**REQUIRED WORK:**
A verbatim copy of the entries is the required answer.

**EXERCISE MATERIAL:**
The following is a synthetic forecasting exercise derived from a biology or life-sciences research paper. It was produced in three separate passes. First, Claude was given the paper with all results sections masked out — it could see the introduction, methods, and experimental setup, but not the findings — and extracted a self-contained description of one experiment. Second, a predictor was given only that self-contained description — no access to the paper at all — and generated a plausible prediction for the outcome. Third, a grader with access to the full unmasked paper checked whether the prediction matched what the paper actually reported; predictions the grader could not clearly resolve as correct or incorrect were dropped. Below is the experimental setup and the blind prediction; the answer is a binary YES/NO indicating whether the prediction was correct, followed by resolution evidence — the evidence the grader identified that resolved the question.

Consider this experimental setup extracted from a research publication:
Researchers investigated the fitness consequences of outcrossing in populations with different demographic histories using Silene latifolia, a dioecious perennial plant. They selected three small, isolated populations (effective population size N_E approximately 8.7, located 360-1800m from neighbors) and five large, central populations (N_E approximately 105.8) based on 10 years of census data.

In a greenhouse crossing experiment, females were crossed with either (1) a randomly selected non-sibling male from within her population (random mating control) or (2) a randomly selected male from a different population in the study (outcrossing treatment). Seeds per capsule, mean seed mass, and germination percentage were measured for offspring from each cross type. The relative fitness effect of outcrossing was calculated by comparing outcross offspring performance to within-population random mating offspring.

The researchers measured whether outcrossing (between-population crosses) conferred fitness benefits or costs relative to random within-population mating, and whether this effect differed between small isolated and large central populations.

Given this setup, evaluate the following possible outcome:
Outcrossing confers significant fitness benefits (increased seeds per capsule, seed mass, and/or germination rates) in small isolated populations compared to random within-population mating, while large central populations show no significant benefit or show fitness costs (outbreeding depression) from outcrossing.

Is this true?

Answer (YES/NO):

**REPLY:**
The following is a synthetic forecasting exercise derived from a biology or life-sciences research paper. It was produced in three separate passes. First, Claude was given the paper with all results sections masked out — it could see the introduction, methods, and experimental setup, but not the findings — and extracted a self-contained description of one experiment. Second, a predictor was given only that self-contained description — no access to the paper at all — and generated a plausible prediction for the outcome. Third, a grader with access to the full unmasked paper checked whether the prediction matched what the paper actually reported; predictions the grader could not clearly resolve as correct or incorrect were dropped. Below is the experimental setup and the blind prediction; the answer is a binary YES/NO indicating whether the prediction was correct, followed by resolution evidence — the evidence the grader identified that resolved the question.

Consider this experimental setup extracted from a research publication:
Researchers investigated the fitness consequences of outcrossing in populations with different demographic histories using Silene latifolia, a dioecious perennial plant. They selected three small, isolated populations (effective population size N_E approximately 8.7, located 360-1800m from neighbors) and five large, central populations (N_E approximately 105.8) based on 10 years of census data.

In a greenhouse crossing experiment, females were crossed with either (1) a randomly selected non-sibling male from within her population (random mating control) or (2) a randomly selected male from a different population in the study (outcrossing treatment). Seeds per capsule, mean seed mass, and germination percentage were measured for offspring from each cross type. The relative fitness effect of outcrossing was calculated by comparing outcross offspring performance to within-population random mating offspring.

The researchers measured whether outcrossing (between-population crosses) conferred fitness benefits or costs relative to random within-population mating, and whether this effect differed between small isolated and large central populations.

Given this setup, evaluate the following possible outcome:
Outcrossing confers significant fitness benefits (increased seeds per capsule, seed mass, and/or germination rates) in small isolated populations compared to random within-population mating, while large central populations show no significant benefit or show fitness costs (outbreeding depression) from outcrossing.

Is this true?

Answer (YES/NO):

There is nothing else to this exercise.